### Apply what you read
1/ Answer these questions about the text on video generation models, each in a few words:
(a) What are video generation models currently being used to create?
(b) Which TV show did Marc Andreessen say Sora could help build robotic worlds like?
(c) What AI term does Andreessen give for the combination of physical effects he describes?
2/ Carry on the text on video generation models from the point where it stops.

### Text section
————

Video generation models are currently being used for creating short clips and meme videos, but their implications might go a lot further.
VC Marc Andreessen has said that the increased capabilities of video generation models like OpenAI’s Sora could help in the creation of robotic worlds like Westworld. Westworld is a TV show in which human characters can enter game areas populated entirely by robots who are indistinguishable from humans.
”If you look at these videos coming out from Sora, if you look at them carefully,basically what you see is like multiplesources of lighting in different parts in 3D space coming together. You see reflections coming off of reflective surfaces that are actually correct. You see translucency that’s correct,” Andreessen said in an interview.
“And then you get combinations of these factors. For example, if you (make) something where like man walking through a puddle at night, you’ll get the splashing effects of the water. The water has to splash in a way that is physically realistic. The light has to come through, refract through the water droplets in the correct way. The water droplets have to reflect the image of the man’s shoe in the right way. The AI term for (all) this is world model,” Andreessen explained.

————

### Extracted entries
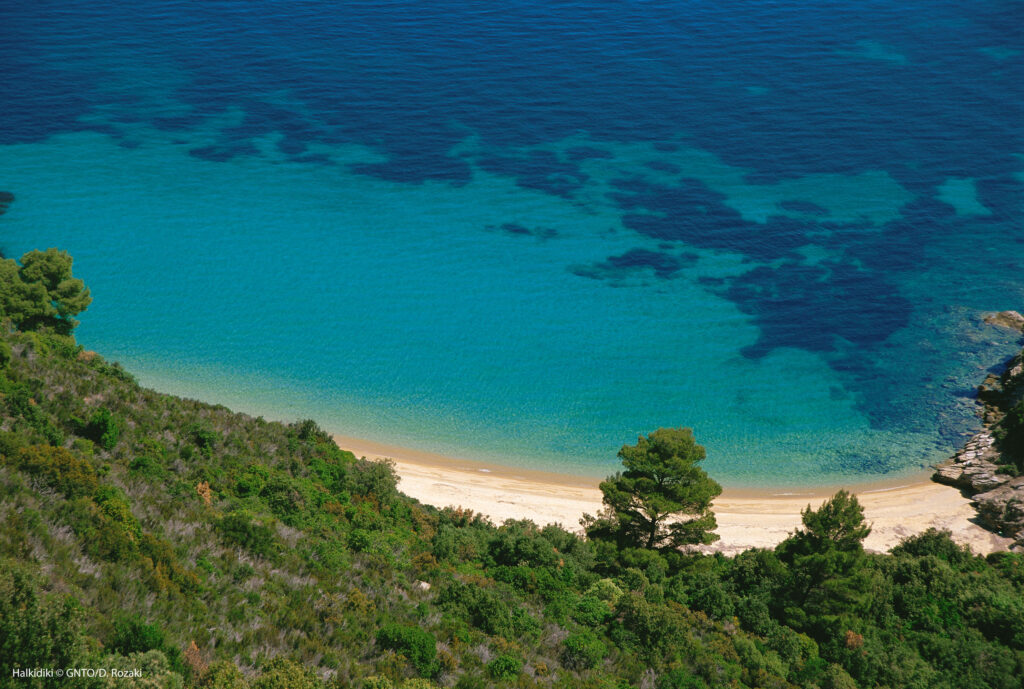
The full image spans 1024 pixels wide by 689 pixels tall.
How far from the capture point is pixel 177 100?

————

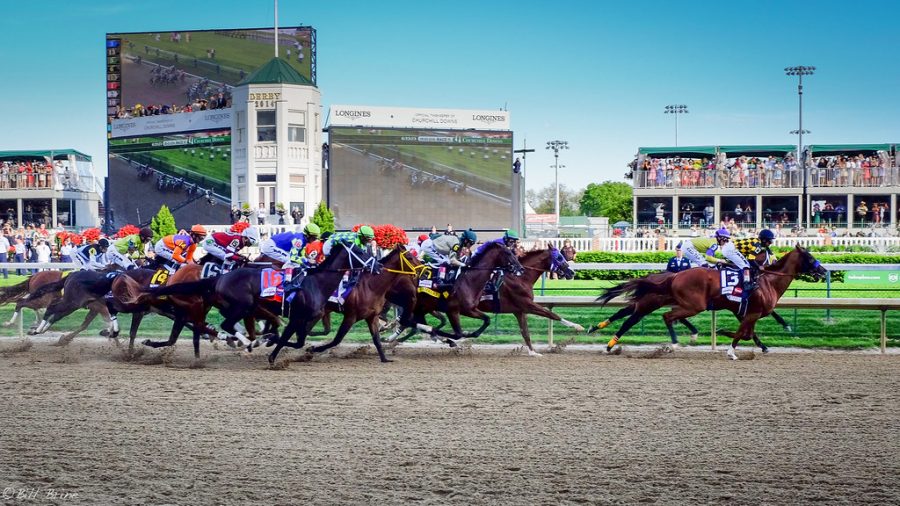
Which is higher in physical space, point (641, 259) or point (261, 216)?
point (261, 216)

————

### Task-by-task answers
1/
(a) Short clips and meme videos.
(b) Westworld.
(c) World model.

2/
“This is not only a model for video. This is a model that actually understands the real world. It understands 3D reality, light, surfaces and textures and materials and motion and gravity,” Andreessen said.
“The implication of that is that we may have basically just solved the fundamental challenge of robotics. The fundamental challenge is how do you get a 3D model? A physical robot to navigate the real world without screwing everything up. So how do you get a robot waiter to navigate through a busy restaurant without stepping on anybody’s foot, without tripping over anything, without spilling water on the table. (It has) to understand everything that’s happening in real time and to be able to adapt,” Andreessen went on.
“And it turns out one of the things you need to do to do that is you need a world model — the robot needs to have a comprehensive understanding of physical reality so that it can understand what’s happening. The robot is seeing primarily visually, right? So you have to map the visual into an internal representation of the 3D world. Up until now, building a world model like that has been difficult or impossible. And it now appears that that’s actually starting to, that’s actually starting to work. So Westworld, (it’s happening) 2028-2030,” Andreessen smiled.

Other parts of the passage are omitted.